Concept
Agentic Workflow
A structured sequence of AI agent actions designed to complete a complex task - where the steps, tools, and decision points are defined in advance but the agent decides how to execute them.
Added May 18, 2026
The simplest use of an AI agent is a single turn: give it a task, it responds. But many real-world tasks require multiple steps, decisions based on intermediate results, iteration when something goes wrong, and access to different tools at different stages. An agentic workflow is the structure that organises these multi-step processes.
A workflow defines the high-level sequence of stages a task goes through and what kinds of actions are available at each stage. For a research workflow, the stages might be: gather sources, read and extract key information, synthesise findings, draft a report, review and revise. For a coding workflow: understand the requirement, design the solution, write the code, run tests, fix bugs, document. The workflow is the scaffolding; the agent fills in the specifics.
The distinction between agentic workflows and traditional software workflows is flexibility. A traditional workflow has rigid steps with predefined transitions. An agentic workflow allows the AI to make judgement calls at each step: how many sources to gather, which ones are worth reading fully, when the synthesis is complete enough, how to handle contradictory information. The workflow provides structure; the agent provides intelligence.
Reliable agentic workflows require careful design of checkpoints and error handling. Tasks that involve irreversible actions - sending emails, making purchases, deleting files - need human confirmation gates before execution. Long workflows need state persistence so they can be resumed if the session ends. Parallel branches need synchronisation points where outputs are collected and reconciled.

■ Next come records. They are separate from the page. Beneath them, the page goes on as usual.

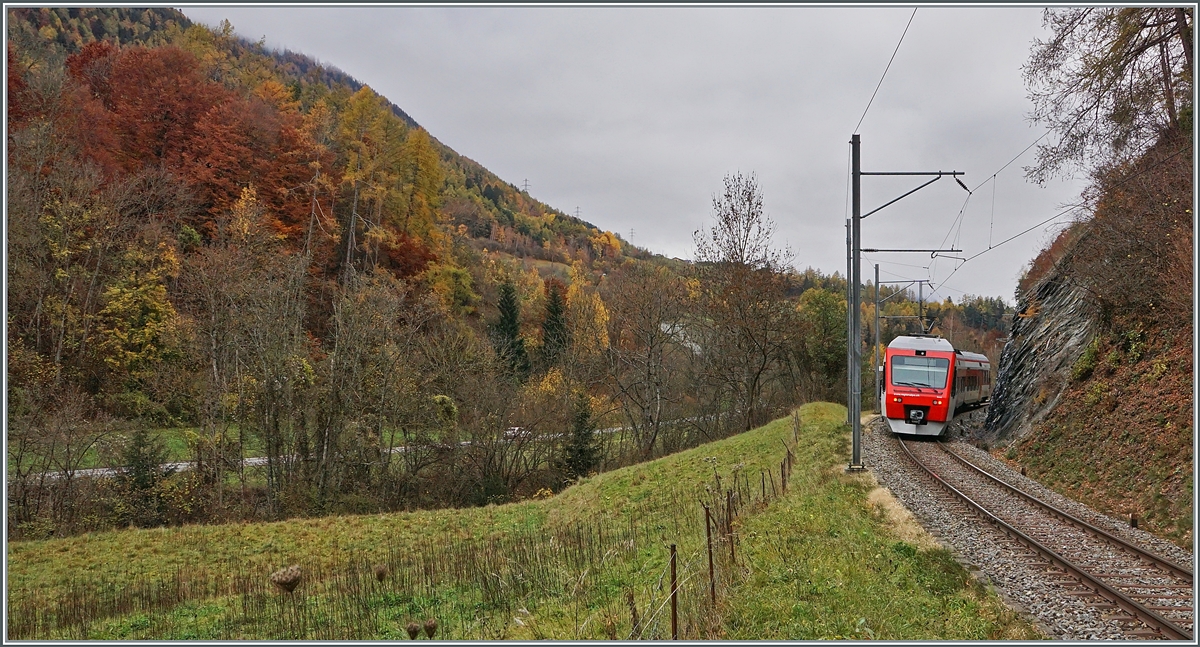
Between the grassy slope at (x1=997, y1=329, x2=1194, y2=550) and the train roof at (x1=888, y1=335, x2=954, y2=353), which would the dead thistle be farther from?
the train roof at (x1=888, y1=335, x2=954, y2=353)

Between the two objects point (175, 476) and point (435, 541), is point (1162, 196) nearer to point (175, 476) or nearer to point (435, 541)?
point (435, 541)

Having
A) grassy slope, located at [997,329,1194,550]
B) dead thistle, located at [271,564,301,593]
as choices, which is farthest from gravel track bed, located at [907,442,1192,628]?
dead thistle, located at [271,564,301,593]

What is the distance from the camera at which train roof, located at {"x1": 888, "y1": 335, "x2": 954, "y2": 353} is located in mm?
22469

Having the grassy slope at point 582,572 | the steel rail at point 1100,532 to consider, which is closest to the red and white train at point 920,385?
the grassy slope at point 582,572

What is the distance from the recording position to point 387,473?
26734 mm

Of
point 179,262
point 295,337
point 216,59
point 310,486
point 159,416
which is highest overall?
point 216,59

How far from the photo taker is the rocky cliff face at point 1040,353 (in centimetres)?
1900

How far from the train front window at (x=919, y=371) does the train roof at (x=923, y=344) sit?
1.29 ft

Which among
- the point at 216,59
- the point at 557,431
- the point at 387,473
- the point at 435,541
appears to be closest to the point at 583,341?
the point at 557,431

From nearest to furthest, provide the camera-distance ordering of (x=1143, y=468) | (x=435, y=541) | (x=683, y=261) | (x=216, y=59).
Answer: (x=1143, y=468), (x=435, y=541), (x=683, y=261), (x=216, y=59)

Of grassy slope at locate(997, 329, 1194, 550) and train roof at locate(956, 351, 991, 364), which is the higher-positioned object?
train roof at locate(956, 351, 991, 364)

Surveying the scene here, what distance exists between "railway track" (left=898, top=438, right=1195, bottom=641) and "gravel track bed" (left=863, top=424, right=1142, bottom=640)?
0.13 m

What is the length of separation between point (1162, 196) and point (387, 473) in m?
25.7

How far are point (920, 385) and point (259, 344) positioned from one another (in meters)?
22.8
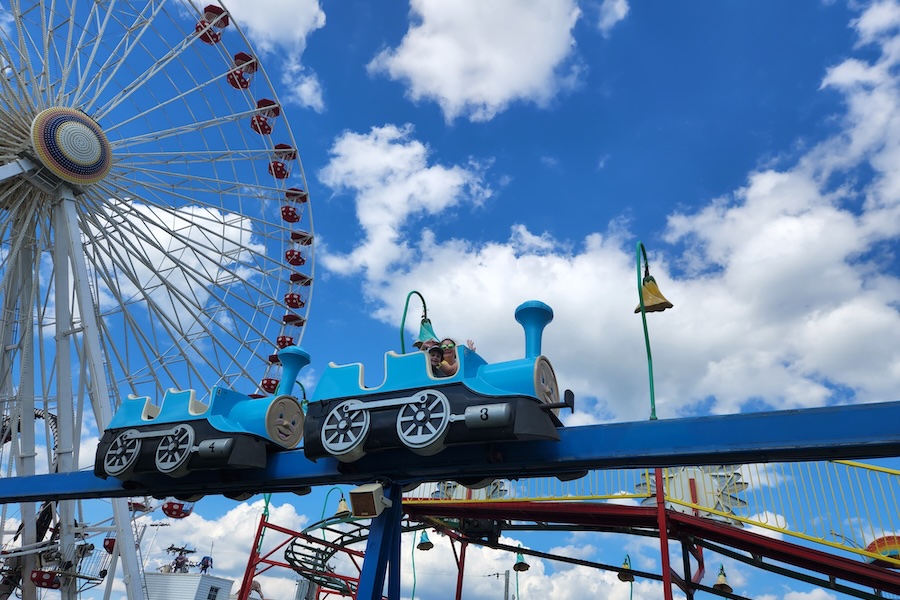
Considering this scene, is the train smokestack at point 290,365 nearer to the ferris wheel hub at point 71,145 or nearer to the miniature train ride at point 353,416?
the miniature train ride at point 353,416

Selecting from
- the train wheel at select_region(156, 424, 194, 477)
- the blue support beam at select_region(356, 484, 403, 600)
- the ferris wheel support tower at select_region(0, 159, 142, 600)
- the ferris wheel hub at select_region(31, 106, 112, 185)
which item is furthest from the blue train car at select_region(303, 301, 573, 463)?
the ferris wheel hub at select_region(31, 106, 112, 185)

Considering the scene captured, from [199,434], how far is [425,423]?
2.74 meters

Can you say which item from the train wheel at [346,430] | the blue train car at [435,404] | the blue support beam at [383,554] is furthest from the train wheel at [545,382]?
the blue support beam at [383,554]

Dag-based (directed acyclic graph) workflow frameworks like LangGraph allow developers to define complex multi-step agentic workflows graphically, specifying the flow of information between steps and the conditions under which different paths are taken. These frameworks make it easier to build, test, and debug complex agentic behaviour than trying to manage the full state machine in prompt logic.
Analogy
A surgical procedure workflow in medicine. The sequence of steps is defined by the procedure type, but the surgeon makes real-time judgements about how to execute each step based on what they find. The workflow constrains and guides; the surgeon decides how to adapt. Agentic workflows apply this same structure-with-intelligence approach to AI tasks.
Real-world example
Sales development teams at software companies have deployed agentic workflows for prospect research: an agent receives a company name, automatically searches for recent news and company information, cross-references with the company's LinkedIn presence, extracts the relevant decision-makers, drafts a personalised outreach email, and queues it for human review. The workflow is defined; the agent handles the variable specifics of each company.
Why it matters
Agentic workflows are how AI moves from augmenting individual decisions to automating entire processes. The ability to string together multiple AI steps, each dependent on previous results, with error handling and human oversight at the right points, is what makes AI applicable to real business processes rather than just single-turn question answering.